** Begin Entries **

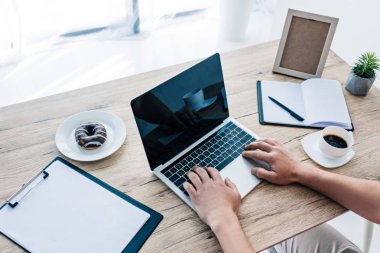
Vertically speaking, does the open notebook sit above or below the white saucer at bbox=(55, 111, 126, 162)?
above

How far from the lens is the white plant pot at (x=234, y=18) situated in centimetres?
248

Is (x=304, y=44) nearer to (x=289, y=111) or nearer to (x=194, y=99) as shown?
(x=289, y=111)

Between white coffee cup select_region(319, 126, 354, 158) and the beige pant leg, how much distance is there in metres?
0.32

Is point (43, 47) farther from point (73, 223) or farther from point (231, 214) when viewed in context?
point (231, 214)

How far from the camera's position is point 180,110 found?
1.00 m

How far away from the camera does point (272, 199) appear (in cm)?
94

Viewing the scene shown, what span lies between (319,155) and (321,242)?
0.33 meters

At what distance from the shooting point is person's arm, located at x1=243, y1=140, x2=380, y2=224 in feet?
3.04

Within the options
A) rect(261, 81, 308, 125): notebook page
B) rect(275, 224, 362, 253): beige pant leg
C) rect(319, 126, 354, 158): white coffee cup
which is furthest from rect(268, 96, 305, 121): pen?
rect(275, 224, 362, 253): beige pant leg

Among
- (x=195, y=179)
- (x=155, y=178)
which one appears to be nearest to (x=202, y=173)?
(x=195, y=179)

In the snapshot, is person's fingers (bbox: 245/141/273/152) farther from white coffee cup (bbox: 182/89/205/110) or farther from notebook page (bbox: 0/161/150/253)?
notebook page (bbox: 0/161/150/253)

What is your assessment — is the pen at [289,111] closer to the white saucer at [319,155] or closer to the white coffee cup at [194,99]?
the white saucer at [319,155]

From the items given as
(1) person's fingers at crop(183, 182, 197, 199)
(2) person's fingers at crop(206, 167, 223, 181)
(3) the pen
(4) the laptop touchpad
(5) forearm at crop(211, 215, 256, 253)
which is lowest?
(5) forearm at crop(211, 215, 256, 253)

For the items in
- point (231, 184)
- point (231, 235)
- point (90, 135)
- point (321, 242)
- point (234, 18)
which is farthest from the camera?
point (234, 18)
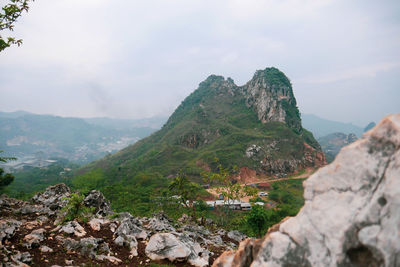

** End Entries **

* **Work to complete**
Reproduce every line of the records above word for word, leaving out both pictures.

* **Final result**
Vertically speaking, does the open notebook sit above or below the white saucer at bbox=(55, 111, 126, 162)?
above

How far from the lens is the white plant pot at (x=234, y=18) situated in centimetres?
248

Is (x=304, y=44) nearer to (x=289, y=111) or nearer to (x=194, y=99) as shown?
(x=289, y=111)

Between white coffee cup select_region(319, 126, 354, 158) and the beige pant leg, how much distance is there in metres?
0.32

Is point (43, 47) farther from point (73, 223) or farther from point (231, 214) when viewed in context?
point (231, 214)

How far from the camera's position is point 180,110 found?
1.00 m

How far away from the camera does point (272, 199) appear (in cm)?
94

Viewing the scene shown, what span lies between (319,155) and (321,242)?
0.33 meters

At what distance from the shooting point is person's arm, located at x1=243, y1=140, x2=380, y2=224 in feet?
3.04

Within the options
A) rect(261, 81, 308, 125): notebook page
B) rect(275, 224, 362, 253): beige pant leg
C) rect(319, 126, 354, 158): white coffee cup
which is furthest from rect(268, 96, 305, 121): pen?
rect(275, 224, 362, 253): beige pant leg

Among
- (x=195, y=179)
- (x=155, y=178)
which one appears to be nearest to (x=202, y=173)?
(x=195, y=179)

In the snapshot, is person's fingers (bbox: 245/141/273/152) farther from white coffee cup (bbox: 182/89/205/110) or farther from notebook page (bbox: 0/161/150/253)?
notebook page (bbox: 0/161/150/253)

What is your assessment — is the pen at [289,111] closer to the white saucer at [319,155] or closer to the white coffee cup at [194,99]?
the white saucer at [319,155]

From the items given as
(1) person's fingers at crop(183, 182, 197, 199)
(2) person's fingers at crop(206, 167, 223, 181)
(3) the pen
(4) the laptop touchpad
(5) forearm at crop(211, 215, 256, 253)
which is lowest?
(5) forearm at crop(211, 215, 256, 253)

For the items in
- point (231, 184)
- point (231, 235)
- point (90, 135)
- point (321, 242)
- point (234, 18)
which is farthest from the camera?
point (234, 18)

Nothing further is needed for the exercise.